In today’s paper Steve makes an obvious point about the literary awards. Al Brown won the pictorial non-fiction award for his Go Fish. I really cannot comment about this year’s award but I do recollect my anger a few years ago when Philip Temple’s life of the Wakefields was beaten by a wine book. If ever a book deserved recognition the Temple book did. It represented years of devoted research and was a major contribution to our cultural, economic and political history.
Today’s cooking column has an article about oxtail soup. I used to make it a lot during the winter months when it was my turn to cook. It has a unique flavour. Today’s recipe is close to how I used to make it but it was a moveable feast. Whatever was at hand if reasonable could be added. Some recipes have tomato but I found that flavour tends to distract from the distinctive beef taste. There is a gelatinous thickening of the liquid from the oxtail.
I’m talking of such ingredients as half a used lemon or left-over veggies. Carrot, onion, thyme were essentials. Celery if in season. Other herbs, parsley, bay leaf, coriander seeds, cloves. Garlic, I put in almost everything. A beef-stock cube and water. Salt and pepper of course, like oil to brown the meat. Once we had a few deep frozen peas left in a packet. I added them, considerably sweetening the flavour.
I never bothered to flour the oxtail pieces. But I always boiled it twice. After simmering for some considerable time I take the pieces out, and lift the meat off the bone, cutting it finely. I also made sure the marrow was kept with the meat. I’d put the meat back into the liquid and put it in the fridge for the night. The following day I’d remove the fat – no matter how carefully you try to remove it before the first boil up there’ll always be considerable amounts left. Then re-boil slowly; result, a tasty, nutritional broth most suitable for a chill winter’s day.

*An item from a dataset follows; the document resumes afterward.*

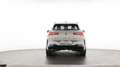 BMW X3 X3 40d xDrive *M-Sport Pro Grigio - thumbnail 5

Another article to catch my eye was a forthcoming book ‘Crisis’ by Alan Bollard the Governor of the Reserve Bank. It reveals how worried the government was during the recession that one of the big Australian banks with branches in New Zealand could fall over. That could have triggered a chain reaction. That’s why there was bipartisan support for the legislation giving the guarantee that has been used in the South Canterbury Finance state of affairs. For the same reasons Obama propped up the car manufacturing business in the USA. Governments get the blame when things go wrong. We often fail to give them credit when they helped save us from even worse situations.
That’s one of the reasons governments in New Zealand in the 19th century created institutions like State Insurance and Public Trust – it helped keep others in the business honest. The buy-out of the Bank of New Zealand was based on the same justification. The USA rail system may have been developed by private companies. They were given government support. The rebuilding of Christchurch and surrounding areas will require similar provision. Infrastructure needs national support, not just local and private.